“I think if the [European] Parliament got any idea that it was a political decision in order to help the president-elect to get the support of Italy, Parliament would be furious and that could cause gigantic problems for the president,” Vestager told a Thursday press conference.
“I find it a bit difficult to understand how it could be a political decision” since approval needs to be taken under competition law, she said, blasting “the continued accusation that it’s a political decision, which it’s not.”
“How would that be perceived? If I said ‘OK, I think that it will help the [Commission] president if this merger is being approved?'”
“Maybe I’m not smart enough to see through what would be sort of the politics of it,” she said. “But I don’t think that it has any merit to suggest that because I don’t think anyone can say that it would be, as a given thing, be good to do it like that.”
Italian officials pushed hard for the EU to clear the deal.
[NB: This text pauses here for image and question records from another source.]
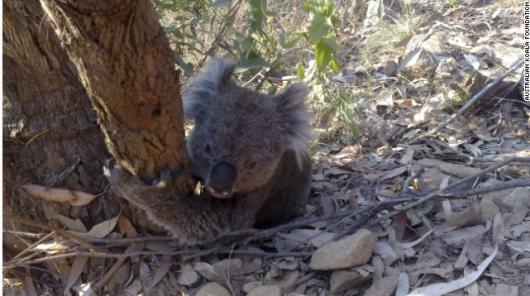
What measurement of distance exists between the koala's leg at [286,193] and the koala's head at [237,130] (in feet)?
0.71

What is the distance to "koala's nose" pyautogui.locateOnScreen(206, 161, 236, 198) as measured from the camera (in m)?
2.62

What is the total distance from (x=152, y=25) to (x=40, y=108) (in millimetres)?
993

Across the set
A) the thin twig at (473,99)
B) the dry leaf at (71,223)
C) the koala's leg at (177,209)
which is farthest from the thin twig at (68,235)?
the thin twig at (473,99)

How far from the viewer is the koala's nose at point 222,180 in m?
2.62

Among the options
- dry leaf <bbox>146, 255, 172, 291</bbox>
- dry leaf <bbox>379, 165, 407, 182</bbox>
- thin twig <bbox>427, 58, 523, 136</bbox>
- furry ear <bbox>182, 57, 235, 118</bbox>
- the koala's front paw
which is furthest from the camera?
thin twig <bbox>427, 58, 523, 136</bbox>

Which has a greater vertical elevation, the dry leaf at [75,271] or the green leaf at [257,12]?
the green leaf at [257,12]

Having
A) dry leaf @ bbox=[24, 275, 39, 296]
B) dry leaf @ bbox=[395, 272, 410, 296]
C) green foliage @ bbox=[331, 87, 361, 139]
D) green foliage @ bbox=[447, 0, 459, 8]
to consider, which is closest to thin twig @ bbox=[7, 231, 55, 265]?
dry leaf @ bbox=[24, 275, 39, 296]

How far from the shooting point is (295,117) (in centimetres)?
311

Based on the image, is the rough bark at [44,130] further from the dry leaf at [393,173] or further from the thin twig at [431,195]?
the dry leaf at [393,173]

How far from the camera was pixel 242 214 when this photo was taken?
2.98m

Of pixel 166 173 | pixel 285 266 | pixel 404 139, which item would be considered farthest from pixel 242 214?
pixel 404 139

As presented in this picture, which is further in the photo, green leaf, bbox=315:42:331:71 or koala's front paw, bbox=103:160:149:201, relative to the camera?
green leaf, bbox=315:42:331:71

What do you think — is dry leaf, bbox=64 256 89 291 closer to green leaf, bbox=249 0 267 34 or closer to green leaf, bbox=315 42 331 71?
green leaf, bbox=249 0 267 34

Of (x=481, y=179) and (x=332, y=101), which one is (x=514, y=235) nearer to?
(x=481, y=179)
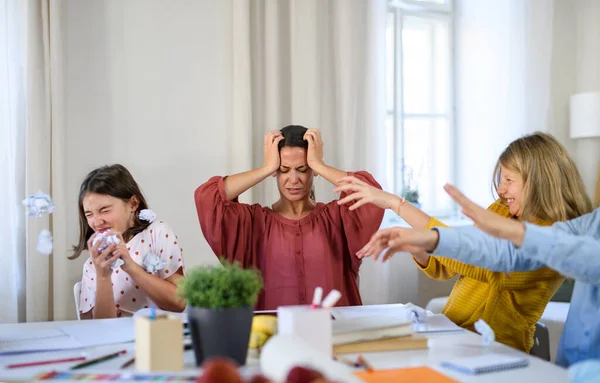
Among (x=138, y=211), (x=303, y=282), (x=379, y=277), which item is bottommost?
(x=379, y=277)

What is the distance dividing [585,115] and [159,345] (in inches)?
148

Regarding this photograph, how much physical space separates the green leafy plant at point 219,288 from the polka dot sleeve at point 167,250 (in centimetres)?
90

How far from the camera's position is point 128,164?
312cm

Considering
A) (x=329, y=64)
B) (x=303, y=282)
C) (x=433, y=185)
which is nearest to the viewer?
(x=303, y=282)

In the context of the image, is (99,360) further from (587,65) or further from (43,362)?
(587,65)

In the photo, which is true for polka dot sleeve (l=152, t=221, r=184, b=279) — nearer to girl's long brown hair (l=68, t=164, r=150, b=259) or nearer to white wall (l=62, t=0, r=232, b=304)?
girl's long brown hair (l=68, t=164, r=150, b=259)

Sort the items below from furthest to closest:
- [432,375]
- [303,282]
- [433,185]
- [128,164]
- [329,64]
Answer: [433,185], [329,64], [128,164], [303,282], [432,375]

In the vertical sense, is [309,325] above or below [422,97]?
below

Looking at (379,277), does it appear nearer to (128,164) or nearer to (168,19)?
(128,164)

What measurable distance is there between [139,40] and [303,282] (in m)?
1.70

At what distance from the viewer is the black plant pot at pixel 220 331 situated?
121 centimetres

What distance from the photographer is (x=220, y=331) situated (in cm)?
121

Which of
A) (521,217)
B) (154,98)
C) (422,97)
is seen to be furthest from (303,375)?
(422,97)

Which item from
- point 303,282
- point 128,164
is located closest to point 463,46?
point 128,164
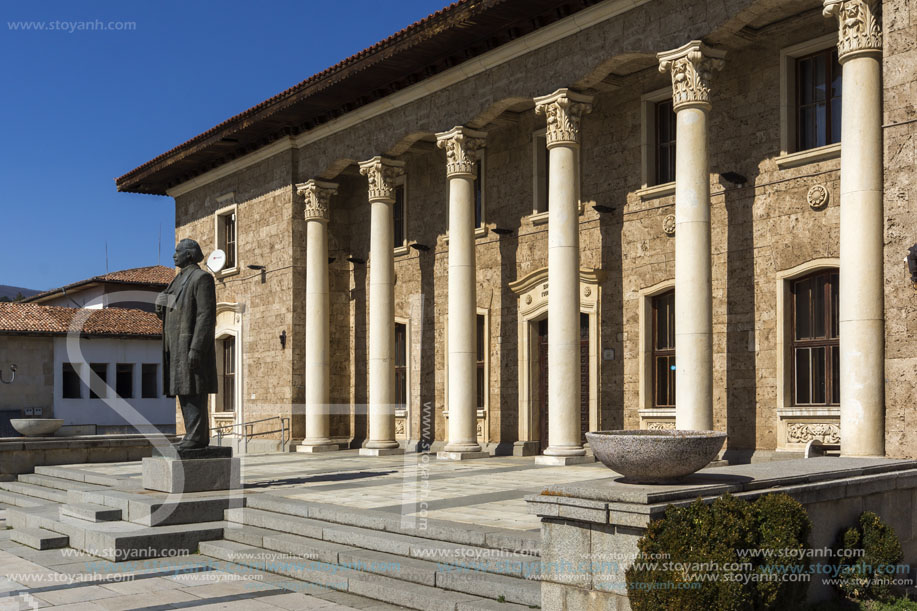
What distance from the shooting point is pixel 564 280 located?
16578 mm

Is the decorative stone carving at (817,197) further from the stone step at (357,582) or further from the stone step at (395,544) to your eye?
the stone step at (357,582)

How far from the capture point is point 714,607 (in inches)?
235

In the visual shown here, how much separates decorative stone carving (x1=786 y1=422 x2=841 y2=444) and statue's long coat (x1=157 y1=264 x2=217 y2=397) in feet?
29.5

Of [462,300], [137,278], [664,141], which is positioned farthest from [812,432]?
[137,278]

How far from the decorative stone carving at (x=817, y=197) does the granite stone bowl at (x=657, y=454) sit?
872 centimetres

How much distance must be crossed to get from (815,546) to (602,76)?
35.7 feet

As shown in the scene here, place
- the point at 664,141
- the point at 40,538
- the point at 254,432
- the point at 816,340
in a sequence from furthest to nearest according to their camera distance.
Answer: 1. the point at 254,432
2. the point at 664,141
3. the point at 816,340
4. the point at 40,538

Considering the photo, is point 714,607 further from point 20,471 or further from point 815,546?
point 20,471

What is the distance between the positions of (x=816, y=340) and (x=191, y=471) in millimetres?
9785

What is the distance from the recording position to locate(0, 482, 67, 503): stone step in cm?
1495

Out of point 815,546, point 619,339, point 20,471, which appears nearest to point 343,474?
point 619,339

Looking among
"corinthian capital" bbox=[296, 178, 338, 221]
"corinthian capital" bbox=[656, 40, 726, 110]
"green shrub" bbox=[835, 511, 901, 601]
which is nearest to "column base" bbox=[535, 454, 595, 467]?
"corinthian capital" bbox=[656, 40, 726, 110]

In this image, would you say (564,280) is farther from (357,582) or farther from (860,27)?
(357,582)

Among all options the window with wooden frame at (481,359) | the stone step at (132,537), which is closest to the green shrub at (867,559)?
the stone step at (132,537)
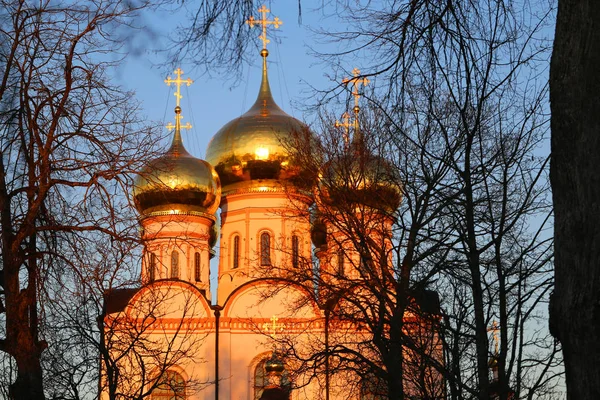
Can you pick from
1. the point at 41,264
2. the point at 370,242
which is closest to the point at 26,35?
the point at 41,264

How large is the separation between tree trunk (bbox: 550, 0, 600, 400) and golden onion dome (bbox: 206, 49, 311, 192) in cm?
2857

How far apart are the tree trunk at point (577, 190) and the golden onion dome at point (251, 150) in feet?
93.7

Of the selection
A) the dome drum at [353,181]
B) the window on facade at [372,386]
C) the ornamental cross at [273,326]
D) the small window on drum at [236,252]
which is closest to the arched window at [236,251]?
the small window on drum at [236,252]

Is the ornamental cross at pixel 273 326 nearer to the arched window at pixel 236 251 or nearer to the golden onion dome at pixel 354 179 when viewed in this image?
the arched window at pixel 236 251

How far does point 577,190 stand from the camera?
3.38m

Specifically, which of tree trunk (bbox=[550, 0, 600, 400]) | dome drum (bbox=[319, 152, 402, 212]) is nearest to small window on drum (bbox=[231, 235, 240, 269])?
dome drum (bbox=[319, 152, 402, 212])

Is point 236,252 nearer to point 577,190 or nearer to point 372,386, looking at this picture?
point 372,386

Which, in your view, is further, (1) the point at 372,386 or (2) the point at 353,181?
(2) the point at 353,181

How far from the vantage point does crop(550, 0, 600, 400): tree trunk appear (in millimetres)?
3271

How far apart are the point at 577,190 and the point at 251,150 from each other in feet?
97.9

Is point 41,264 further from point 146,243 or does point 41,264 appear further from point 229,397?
point 229,397

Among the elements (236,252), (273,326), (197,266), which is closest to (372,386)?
(273,326)

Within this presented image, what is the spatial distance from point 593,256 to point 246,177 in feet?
97.9

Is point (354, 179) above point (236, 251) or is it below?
below
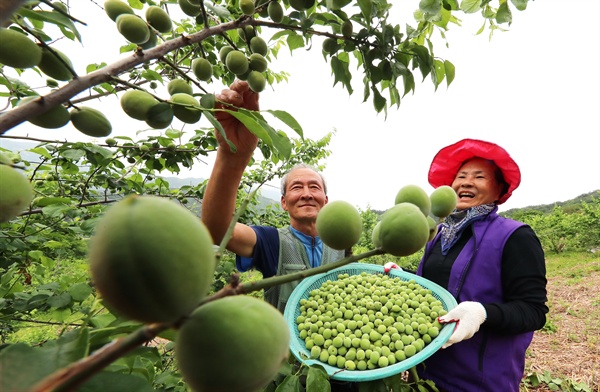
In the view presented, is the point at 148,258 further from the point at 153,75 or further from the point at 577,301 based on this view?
the point at 577,301

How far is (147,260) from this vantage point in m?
0.37

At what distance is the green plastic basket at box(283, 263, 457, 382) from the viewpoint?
1847mm

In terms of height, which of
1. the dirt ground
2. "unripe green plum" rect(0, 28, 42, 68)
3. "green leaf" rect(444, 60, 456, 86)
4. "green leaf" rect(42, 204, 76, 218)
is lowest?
the dirt ground

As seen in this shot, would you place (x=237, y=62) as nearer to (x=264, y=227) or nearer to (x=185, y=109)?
(x=185, y=109)

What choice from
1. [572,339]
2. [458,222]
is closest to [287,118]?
[458,222]

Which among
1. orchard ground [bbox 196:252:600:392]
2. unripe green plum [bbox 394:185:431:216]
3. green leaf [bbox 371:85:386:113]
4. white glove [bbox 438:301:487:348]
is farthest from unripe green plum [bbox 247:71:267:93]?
orchard ground [bbox 196:252:600:392]

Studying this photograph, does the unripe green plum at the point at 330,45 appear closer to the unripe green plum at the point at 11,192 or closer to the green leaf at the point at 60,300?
the unripe green plum at the point at 11,192

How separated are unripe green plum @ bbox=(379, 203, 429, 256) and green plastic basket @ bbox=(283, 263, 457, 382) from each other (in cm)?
128

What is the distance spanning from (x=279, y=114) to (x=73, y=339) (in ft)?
2.74

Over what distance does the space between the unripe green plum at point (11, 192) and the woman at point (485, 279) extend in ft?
7.40

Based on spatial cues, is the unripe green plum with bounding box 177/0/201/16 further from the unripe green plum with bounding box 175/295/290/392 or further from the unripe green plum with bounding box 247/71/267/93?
the unripe green plum with bounding box 175/295/290/392

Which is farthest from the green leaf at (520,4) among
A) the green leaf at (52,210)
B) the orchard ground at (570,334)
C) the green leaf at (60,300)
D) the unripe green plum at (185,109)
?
the orchard ground at (570,334)

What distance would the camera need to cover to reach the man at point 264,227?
184 cm

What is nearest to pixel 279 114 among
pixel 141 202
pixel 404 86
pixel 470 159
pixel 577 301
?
pixel 141 202
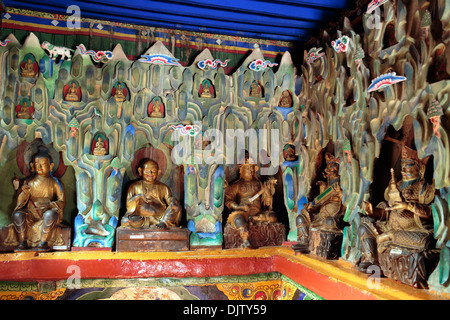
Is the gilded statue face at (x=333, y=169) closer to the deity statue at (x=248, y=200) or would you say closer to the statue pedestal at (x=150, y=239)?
the deity statue at (x=248, y=200)

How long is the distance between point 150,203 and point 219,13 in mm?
2867

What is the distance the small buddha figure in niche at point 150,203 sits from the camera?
17.3ft

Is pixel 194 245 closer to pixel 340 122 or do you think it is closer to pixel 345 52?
pixel 340 122

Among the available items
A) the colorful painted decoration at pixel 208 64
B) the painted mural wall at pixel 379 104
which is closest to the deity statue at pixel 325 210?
the painted mural wall at pixel 379 104

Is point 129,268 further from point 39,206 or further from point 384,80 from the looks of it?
point 384,80

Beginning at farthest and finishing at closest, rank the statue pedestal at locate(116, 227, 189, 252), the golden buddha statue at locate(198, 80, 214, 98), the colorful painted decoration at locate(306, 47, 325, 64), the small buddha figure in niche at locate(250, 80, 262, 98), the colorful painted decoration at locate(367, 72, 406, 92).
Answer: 1. the small buddha figure in niche at locate(250, 80, 262, 98)
2. the golden buddha statue at locate(198, 80, 214, 98)
3. the colorful painted decoration at locate(306, 47, 325, 64)
4. the statue pedestal at locate(116, 227, 189, 252)
5. the colorful painted decoration at locate(367, 72, 406, 92)

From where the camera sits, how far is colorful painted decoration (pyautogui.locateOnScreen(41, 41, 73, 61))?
17.0 ft

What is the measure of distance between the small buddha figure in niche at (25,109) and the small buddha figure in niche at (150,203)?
1673 millimetres

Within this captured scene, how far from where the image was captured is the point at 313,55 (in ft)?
17.7

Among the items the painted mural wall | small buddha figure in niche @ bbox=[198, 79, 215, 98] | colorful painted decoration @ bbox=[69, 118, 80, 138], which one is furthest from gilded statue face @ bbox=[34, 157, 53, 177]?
the painted mural wall

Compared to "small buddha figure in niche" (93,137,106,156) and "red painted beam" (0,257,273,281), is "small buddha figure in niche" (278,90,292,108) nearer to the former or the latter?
"red painted beam" (0,257,273,281)

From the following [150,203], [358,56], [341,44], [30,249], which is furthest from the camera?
[150,203]

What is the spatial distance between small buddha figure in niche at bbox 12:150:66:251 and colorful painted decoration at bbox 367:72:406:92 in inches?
167

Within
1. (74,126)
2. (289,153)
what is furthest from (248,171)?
(74,126)
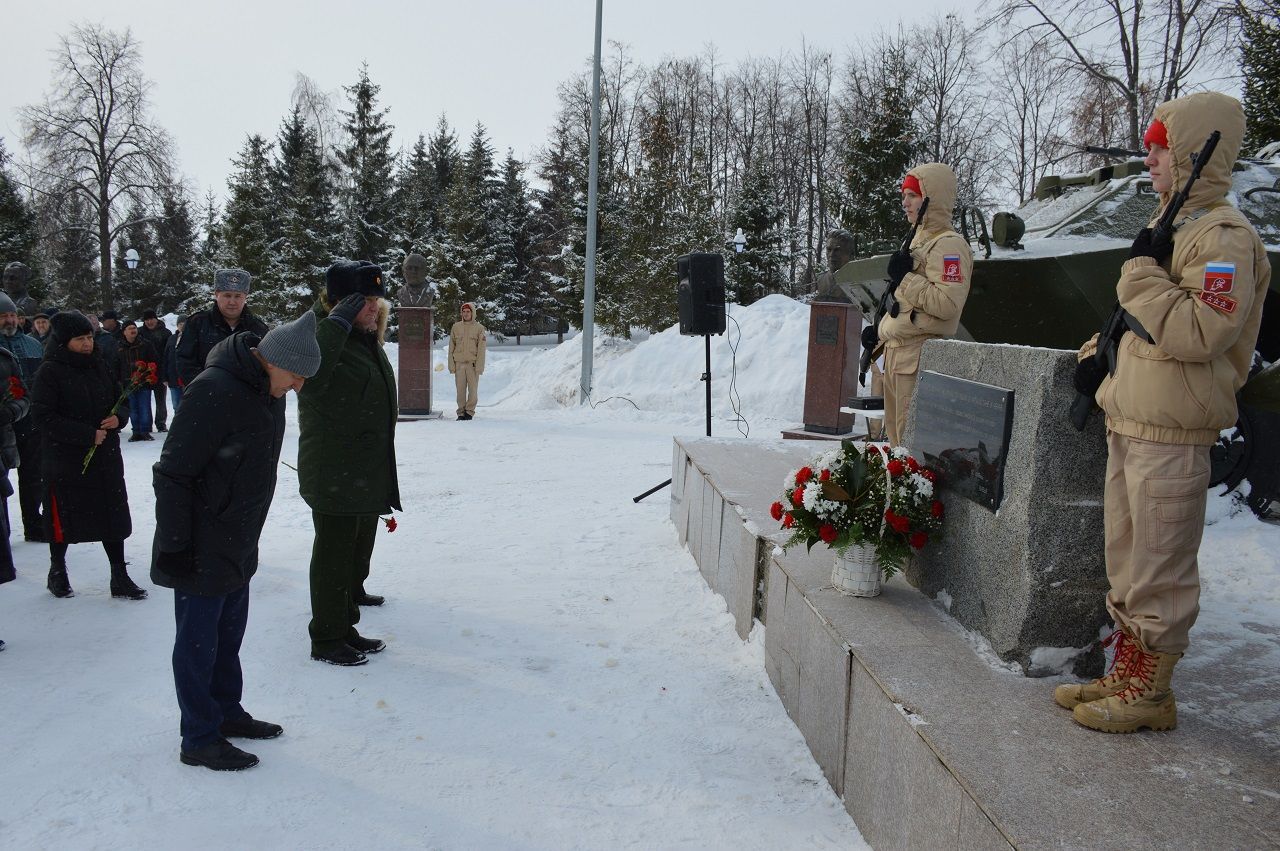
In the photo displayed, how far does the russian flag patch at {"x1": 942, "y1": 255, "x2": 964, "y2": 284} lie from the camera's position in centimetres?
464

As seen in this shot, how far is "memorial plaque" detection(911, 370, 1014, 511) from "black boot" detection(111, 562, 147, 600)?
14.0 feet

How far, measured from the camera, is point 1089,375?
2799 mm

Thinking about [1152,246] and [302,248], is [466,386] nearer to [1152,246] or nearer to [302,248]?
[1152,246]

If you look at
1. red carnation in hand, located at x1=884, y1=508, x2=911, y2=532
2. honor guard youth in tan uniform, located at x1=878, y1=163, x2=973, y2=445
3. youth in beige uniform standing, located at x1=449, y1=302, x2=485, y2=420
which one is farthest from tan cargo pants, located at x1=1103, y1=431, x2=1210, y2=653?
youth in beige uniform standing, located at x1=449, y1=302, x2=485, y2=420

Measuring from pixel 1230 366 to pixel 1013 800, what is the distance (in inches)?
A: 54.7

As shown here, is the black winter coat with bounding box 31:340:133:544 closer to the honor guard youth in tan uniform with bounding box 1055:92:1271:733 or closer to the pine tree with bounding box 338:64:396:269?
the honor guard youth in tan uniform with bounding box 1055:92:1271:733

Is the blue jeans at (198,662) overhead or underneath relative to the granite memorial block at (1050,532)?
underneath

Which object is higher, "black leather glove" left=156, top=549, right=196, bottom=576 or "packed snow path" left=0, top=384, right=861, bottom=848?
"black leather glove" left=156, top=549, right=196, bottom=576

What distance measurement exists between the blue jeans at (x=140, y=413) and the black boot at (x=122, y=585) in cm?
717

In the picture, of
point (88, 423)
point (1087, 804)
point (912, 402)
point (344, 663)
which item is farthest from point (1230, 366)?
point (88, 423)

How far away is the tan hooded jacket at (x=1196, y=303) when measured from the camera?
243cm

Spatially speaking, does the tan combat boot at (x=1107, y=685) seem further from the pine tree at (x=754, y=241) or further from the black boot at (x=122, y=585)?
the pine tree at (x=754, y=241)

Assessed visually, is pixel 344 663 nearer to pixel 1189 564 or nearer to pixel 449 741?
pixel 449 741

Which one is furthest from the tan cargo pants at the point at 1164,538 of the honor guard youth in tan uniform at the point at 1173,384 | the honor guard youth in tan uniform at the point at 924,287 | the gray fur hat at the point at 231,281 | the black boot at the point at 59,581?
the black boot at the point at 59,581
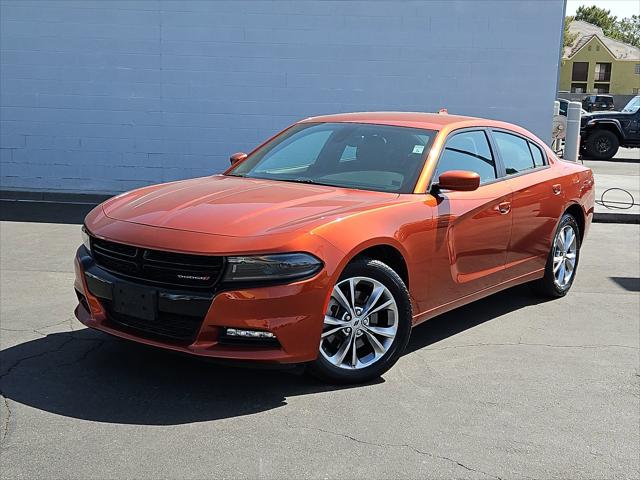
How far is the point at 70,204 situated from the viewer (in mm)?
11148

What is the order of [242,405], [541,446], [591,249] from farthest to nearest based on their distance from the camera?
[591,249] < [242,405] < [541,446]

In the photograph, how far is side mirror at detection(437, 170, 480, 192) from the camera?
15.8ft

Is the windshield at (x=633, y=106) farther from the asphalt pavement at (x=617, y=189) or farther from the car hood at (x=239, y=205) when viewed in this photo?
the car hood at (x=239, y=205)

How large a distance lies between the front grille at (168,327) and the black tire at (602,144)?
64.1 ft

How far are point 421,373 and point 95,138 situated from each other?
28.3 feet

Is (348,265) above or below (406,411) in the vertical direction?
above

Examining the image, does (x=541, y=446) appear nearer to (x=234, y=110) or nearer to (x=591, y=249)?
(x=591, y=249)

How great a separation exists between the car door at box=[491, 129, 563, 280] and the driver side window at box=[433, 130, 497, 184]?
17 centimetres

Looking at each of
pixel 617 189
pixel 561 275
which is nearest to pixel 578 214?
pixel 561 275

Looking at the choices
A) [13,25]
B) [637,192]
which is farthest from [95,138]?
[637,192]

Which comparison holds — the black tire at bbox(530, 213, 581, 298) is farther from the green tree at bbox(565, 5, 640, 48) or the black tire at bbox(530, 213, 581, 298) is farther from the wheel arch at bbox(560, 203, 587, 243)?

Deputy Prime Minister Matteo Salvini last month said a potential veto would be a “hostile act” against the country. Prime Minister Giorgia Meloni said last year that the Commission was dragging its feet when it had “asked us for years to find a solution” to the national airline’s financial troubles.
Meloni was wooed by von der Leyen last month ahead of EU leaders’ decision to give her a second term heading the EU executive. Meloni ultimately abstained from supporting von der Leyen’s candidacy in anger at being shut out of the decision-making process.